Comet replied. “Illegal use of a metahuman ability, multiple counts of reckless endangerment and vigilante activity, obstruction of officers of the law.”

“It's the standard for situations like these,” Stump interjected.

“Yes. Situations like these.” There was a subtle emphasis in her words, and I knew without a doubt that it was a warning directed towards me. No doubt she knew I hadn't registered, and all the charges she'd described could easily apply to me. Maybe not the last one, but they might be able to spin my involvement in that situation with Valiant into something similar. I wasn't in one of these cells yet, though, so I was obviously being given some leeway. At least, I hoped it was leeway. The other option was 'rope to hang myself with’. I doubted it, though. Stump had seemingly taken an interest in me, although I couldn't possibly imagine why…

Hmm. Could he be someone I knew, from school? One of the other gymnasts? There were some guys there that I was on speaking terms with. Outside of that, and Sabi, I didn't have any relationships closer than a casual greeting in the hallways or class. Still, it would be enough for him to show an interest in me if he recognized me. I hadn't exactly done anything to hide my voice, and my particular shade of strawberry blonde wasn’t too common (it's almost like a very dirty pink). It was the most likely explanation, but it could be something else entirely.

It felt wrong, seeing the man who had quite possibly saved my life, as well as many others, locked away in a cell. But as impulsive as I am, I'm still not stupid, and I knew there was nothing I could do about it. Technically, he was a criminal. But then technically, so was I, and I wasn't in there. I resolved to tell the Outliers what had befallen their comrade. It was the least I could do.

I tore my gaze away from him, and towards the exit. “Well,” I said with obviously faked cheer, “this has been very informative. Really, very interesting. But, we were going somewhere?”

Comet fixed me with her gaze for a second. Suspicion, my instincts read in it. She didn't act on it, though, merely nodding and moving towards the exit.

It was a relief to be out of the creepy cells, even if it was just more of the featureless steel corridors. There was no slope this time, but we did make three 90 degree right turns in the span of twenty seconds, which really should have just made a rectangle.

“So who was the woman in there?” I asked after a period of silent walking.

Comet didn't even seem like she'd heard me, but Stump replied. “That's… classified, I'm afraid.”

“What, really?”

“Nah, I've just always wanted to say that. Her name’s Ado.”

“What, like Shakespeare?”

“No, apparently it's a Biblical thing. Woman who got turned into a pillar of salt.”

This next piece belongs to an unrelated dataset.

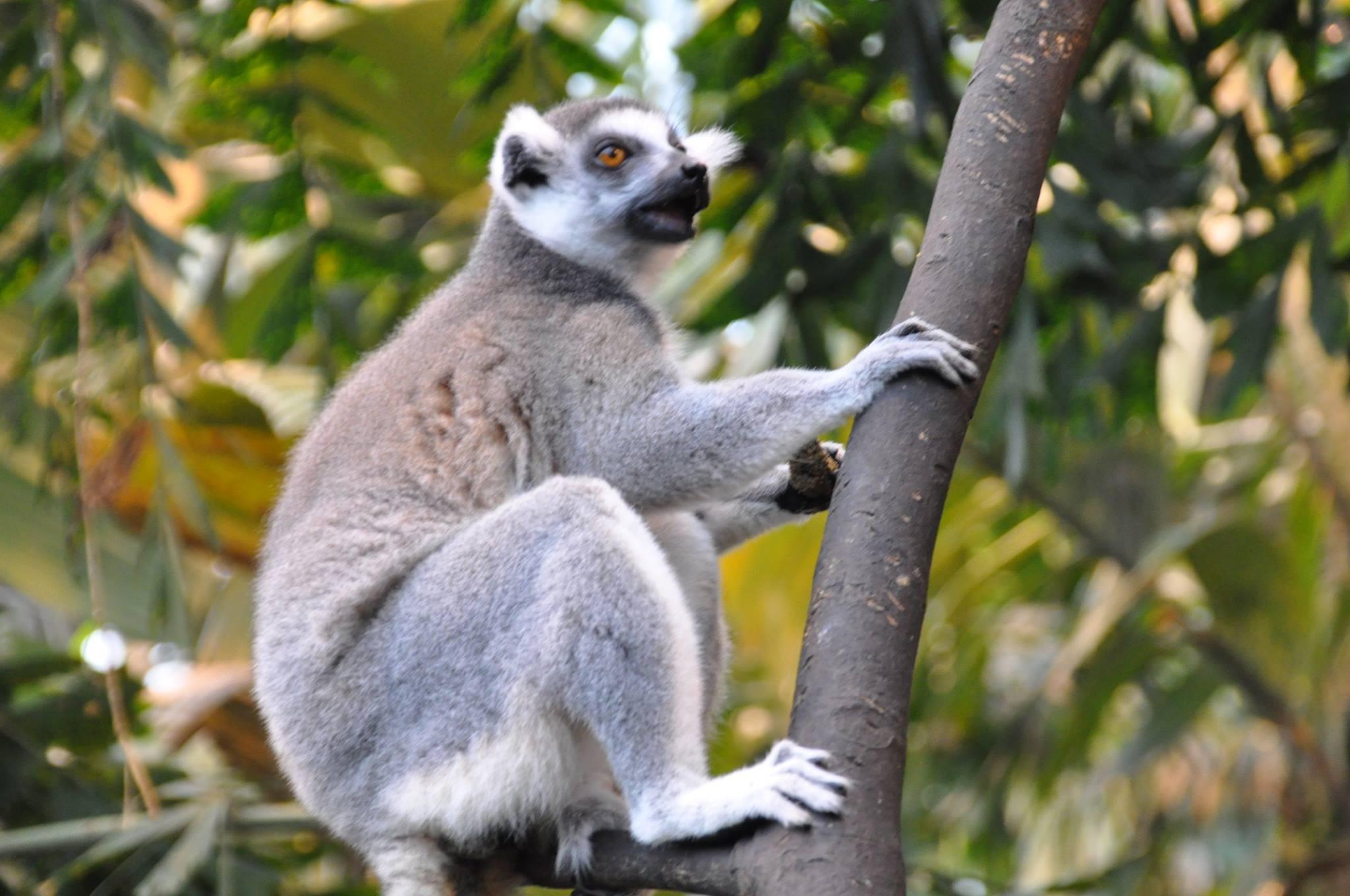 Fem lemurer fra Den Lille Dyrehage har forsvunnet. Lover 10.000 finnerlønn!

“Oh. So let me guess, salt shifter?”

He nodded. “Got it in one. She's leader of a meta gang called the Cabal of the Enlightened Savior, though I think they just go by the Cabal these days. Under previous management, they had a whole cult thing going, which is why she's got a Biblical name. Real bunch of nutters. Since she took over, though, they've reformed as more standard criminals.”

“How'd that happen?”

“Murder, we think. The previous leader, a gifter called Sacrament, and most of the hardliners from the old lineup disappeared in the span of a week. A few days later, Ado shows up in charge of what was left. Considering there's not been a trace of the disappeared since, it's assumed she killed them all.”

“What, by herself?”

He shrugged. “Apparently. She was a member while it was still a cult, so maybe she took advantage of that.”

“Wow. That’s… scary. Especially considering her power doesn't sound that impressive.”

“Then you underestimate her severely,” Comet said from ahead of us. I hadn't even realized she'd been listening.

“Er, right.” I turned my attention back to Stump. “Why'd she do it?”

“Dunno. Personal reasons, most likely. It's not confirmed, but Sacrament was almost certainly a relative of hers.”


“Yep. Similar appearances, age difference that'd match a mother and daughter.”

“So she killed her own mother.” I shivered involuntarily. “There's no way she can get out of that cell, right?”

He laughed. “Not a chance. And the woman led a creepy religious cult that sacrificed people. I doubt she was a particularly good mother.”


“Still,” he agreed.

“So that's the back story. What's the plot?” He looked at me questioningly. “Why do you have her now?” I clarified.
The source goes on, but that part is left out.